Stress and regulation of sex in bacteria (STARS)

Conjugative DNA transfer plays a key role in the spread of antibiotic resistance genes and is regulated by plasmid encoded and host encoded factors. Based on experimental evidence we suggest that the expression of transfer genes and the assembly of the DNA transfer apparatus represent a form of stress for the bacterium which is sensed by the Cpx two-component system and/or by ECF (extracytoplasmic function) sigma factors. In our working model the signals sensed by these two systems elicit a cellular stress response very similar to the "classical" heat shock response. Our preliminary data support this model, furthermore, transcription of tra genes of the F-like plasmid R1- 16 was deregulated in a groEL ts mutant at the non-permissive temperature and resulted in lysis of cells. The aim of the proposed research effort is to investigate how this stress response is induced and which host proteins are involved in regulation of tra gene expression. To solve these questions we will mainly focus on a whole genome approach and expression profiles (mRNA levels, protein levels and synthesis rates) of wild type and mutant E. coli strains with and without a conjugative plasmid. Detailed single gene analyses will be performed to corroborate the data obtained in the genomic approach.

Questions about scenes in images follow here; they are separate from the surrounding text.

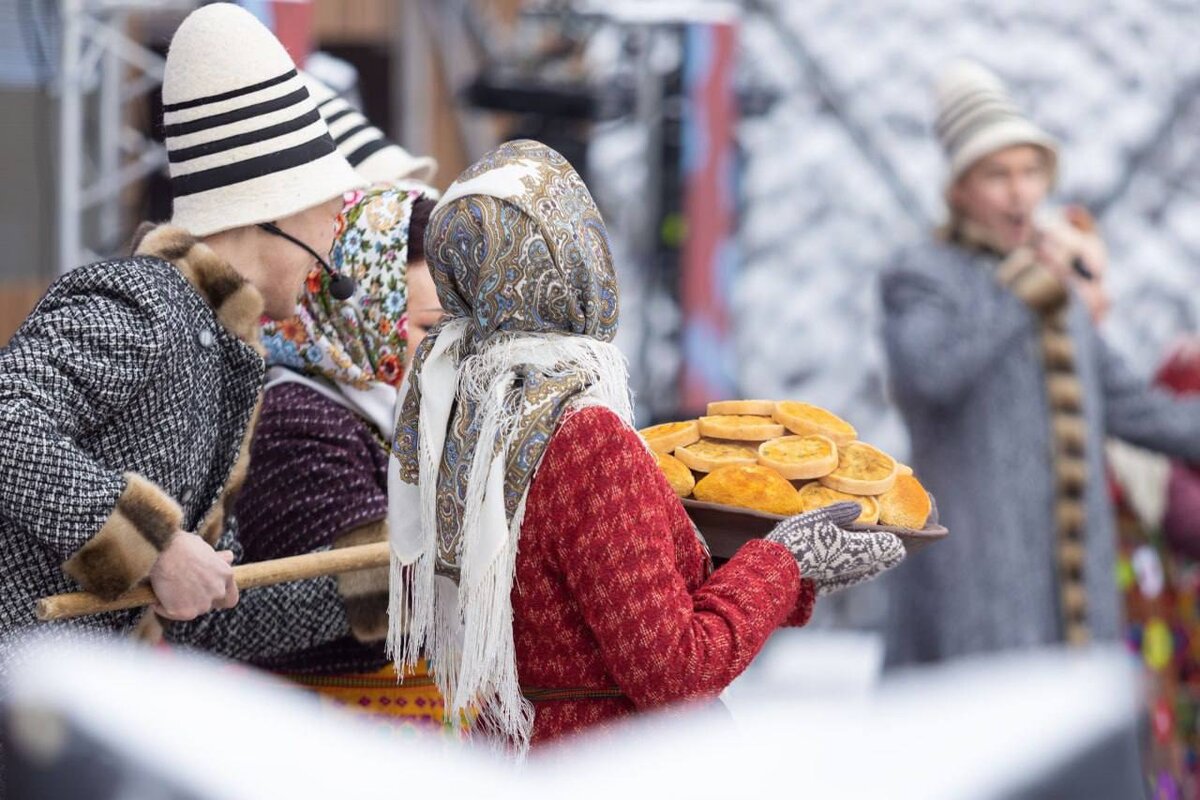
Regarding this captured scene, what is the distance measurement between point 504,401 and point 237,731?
80 centimetres

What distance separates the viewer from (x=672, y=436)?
171 cm

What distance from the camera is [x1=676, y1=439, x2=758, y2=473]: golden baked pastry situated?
1658 mm

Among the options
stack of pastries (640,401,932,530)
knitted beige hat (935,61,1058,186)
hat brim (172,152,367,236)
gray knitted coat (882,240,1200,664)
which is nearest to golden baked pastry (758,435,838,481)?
stack of pastries (640,401,932,530)

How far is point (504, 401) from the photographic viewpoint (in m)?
1.48

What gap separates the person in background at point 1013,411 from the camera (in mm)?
2908

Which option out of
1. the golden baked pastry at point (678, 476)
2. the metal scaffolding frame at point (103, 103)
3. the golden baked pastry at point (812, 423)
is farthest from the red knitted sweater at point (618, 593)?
the metal scaffolding frame at point (103, 103)

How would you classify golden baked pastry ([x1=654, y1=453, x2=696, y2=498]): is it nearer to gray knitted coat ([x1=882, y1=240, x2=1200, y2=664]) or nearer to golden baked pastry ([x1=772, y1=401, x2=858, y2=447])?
golden baked pastry ([x1=772, y1=401, x2=858, y2=447])

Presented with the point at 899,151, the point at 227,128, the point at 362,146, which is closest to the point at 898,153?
the point at 899,151

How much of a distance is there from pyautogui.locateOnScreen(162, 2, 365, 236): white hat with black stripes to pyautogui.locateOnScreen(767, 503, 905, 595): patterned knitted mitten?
0.67 m

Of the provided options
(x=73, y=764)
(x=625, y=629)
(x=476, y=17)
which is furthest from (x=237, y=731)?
(x=476, y=17)

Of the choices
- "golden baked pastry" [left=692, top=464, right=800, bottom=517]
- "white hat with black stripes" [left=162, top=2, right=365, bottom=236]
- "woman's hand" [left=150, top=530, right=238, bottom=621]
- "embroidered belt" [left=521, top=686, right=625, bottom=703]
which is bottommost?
"embroidered belt" [left=521, top=686, right=625, bottom=703]

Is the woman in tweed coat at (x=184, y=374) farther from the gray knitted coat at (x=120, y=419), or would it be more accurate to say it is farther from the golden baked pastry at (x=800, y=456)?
the golden baked pastry at (x=800, y=456)

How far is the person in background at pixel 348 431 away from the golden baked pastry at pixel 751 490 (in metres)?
0.47

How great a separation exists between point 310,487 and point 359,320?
223 mm
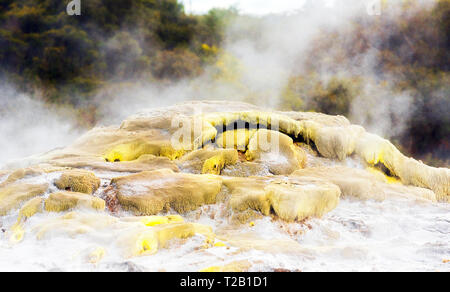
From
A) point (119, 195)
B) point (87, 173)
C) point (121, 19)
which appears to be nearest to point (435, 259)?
point (119, 195)

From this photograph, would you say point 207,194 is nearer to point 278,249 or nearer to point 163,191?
point 163,191

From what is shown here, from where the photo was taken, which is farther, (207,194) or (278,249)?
(207,194)

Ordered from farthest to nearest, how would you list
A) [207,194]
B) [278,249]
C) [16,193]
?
[207,194]
[16,193]
[278,249]

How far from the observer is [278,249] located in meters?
2.33

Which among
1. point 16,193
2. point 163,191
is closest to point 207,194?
point 163,191

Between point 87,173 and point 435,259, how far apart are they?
278 cm

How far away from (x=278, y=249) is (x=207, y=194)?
1.09 metres

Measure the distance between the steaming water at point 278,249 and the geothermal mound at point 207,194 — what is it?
0.4 inches

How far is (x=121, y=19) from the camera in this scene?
15.8 metres

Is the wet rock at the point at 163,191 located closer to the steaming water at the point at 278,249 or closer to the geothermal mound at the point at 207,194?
the geothermal mound at the point at 207,194

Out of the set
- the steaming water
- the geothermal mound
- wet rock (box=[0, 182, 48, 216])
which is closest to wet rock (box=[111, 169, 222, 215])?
the geothermal mound

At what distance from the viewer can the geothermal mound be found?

Results from our studies will provide new insights into regulation of conjugative DNA transfer and how the interplay between conjugative plasmids and their hosts is designed to provide maximum efficiency of DNA transfer with minimum metabolic burden for the bacterium. The expected results of the research effort will enable us to design new strategies to combat the re-emerging threat caused by the spread of antibiotic resistance genes and will eventually allow to define new targets to develop anti-infective drugs.

In our research project "Stress and Regulation of Sex in Bacteria" we focused on the issue whether bacteria harbouring a special secretion machinery, termed the type IV secretion system, specifically react to the expression and assembly of this machinery. Type IV secretion systems represent important "weapons" for pathogenic bacteria. Through type IV secretion machineries substrate molecules such as DNA and proteins are transported to other cells where they elicit certain responses. Through the action of type IV secretion systems antibiotic resistance genes can spread within populations of pathogenic bacteria, virulence factors and toxins can be secreted, and in plants, tumor growth can be induced. Since the assembly of the type IV secretion machinery takes place in the cell envelope we investigated whether this was sensed by extracellular and cellular stress sensing systems. Genetic networks that respond to stress situations allow bacteria to rapidly adapt to critical situations such as elevated temperatures and nutrient limitations. For reprogramming bacteria are endowed with special transcription factors - sigma factors - that control large sets of genes and with two-component systems that respond to signals in the cell or from the environment. The most important result from our research efforts can be summarized in one sentence: "Sex is Stress", meaning that bacteria indeed react to the expression and assembly of a functional type IV secretion system. Bacteria that transmit their genes into other bacteria via a type IV secretion machinery activate a two-component regulatory system and a sigma factor which acts as a global regulator. For bacterial cells this activation has a protective role and it also leads to a negative feed-back on the expression of the type IV secretion genes. We could also show that stress (in our case heat-shock) prevents the activation of the type IV secretion system - "Stress prevents Sex". This finding is important since it opens the way to new strategies for combating the spread of antibiotic resistance genes and for the development of novel anti-infective treatments.